--- Start of LISTED RECORDS ---
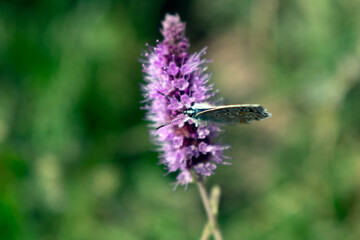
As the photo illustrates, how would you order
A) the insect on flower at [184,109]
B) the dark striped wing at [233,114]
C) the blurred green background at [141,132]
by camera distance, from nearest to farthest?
the dark striped wing at [233,114] → the insect on flower at [184,109] → the blurred green background at [141,132]

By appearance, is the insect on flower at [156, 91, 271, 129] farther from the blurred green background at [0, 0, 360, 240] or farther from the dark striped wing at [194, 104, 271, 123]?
the blurred green background at [0, 0, 360, 240]

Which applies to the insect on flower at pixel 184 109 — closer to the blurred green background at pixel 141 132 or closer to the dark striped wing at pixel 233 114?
the dark striped wing at pixel 233 114

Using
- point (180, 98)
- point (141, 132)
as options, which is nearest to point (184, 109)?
point (180, 98)

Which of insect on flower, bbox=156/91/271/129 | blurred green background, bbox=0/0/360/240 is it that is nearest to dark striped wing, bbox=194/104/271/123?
--- End of LISTED RECORDS ---
- **EXERCISE BRIEF**
Reproduce every line above word for word, leaving out the pictures.

- **SOLUTION FOR THIS PROBLEM**
As the photo illustrates, how would you order
A) the insect on flower at [184,109]
B) the dark striped wing at [233,114]
C) the blurred green background at [141,132]
by camera distance, from nearest to farthest?
the dark striped wing at [233,114] → the insect on flower at [184,109] → the blurred green background at [141,132]

By appearance, is the insect on flower at [156, 91, 271, 129] farther from the blurred green background at [0, 0, 360, 240] or farther from the dark striped wing at [194, 104, 271, 123]?
the blurred green background at [0, 0, 360, 240]

Which applies to the insect on flower at pixel 184 109 — closer to the blurred green background at pixel 141 132 or closer to the dark striped wing at pixel 233 114?
the dark striped wing at pixel 233 114

Using
- point (180, 98)
- point (141, 132)
as options, which is nearest to point (184, 109)?
point (180, 98)

Which of insect on flower, bbox=156/91/271/129 | blurred green background, bbox=0/0/360/240 is it that is nearest to dark striped wing, bbox=194/104/271/123?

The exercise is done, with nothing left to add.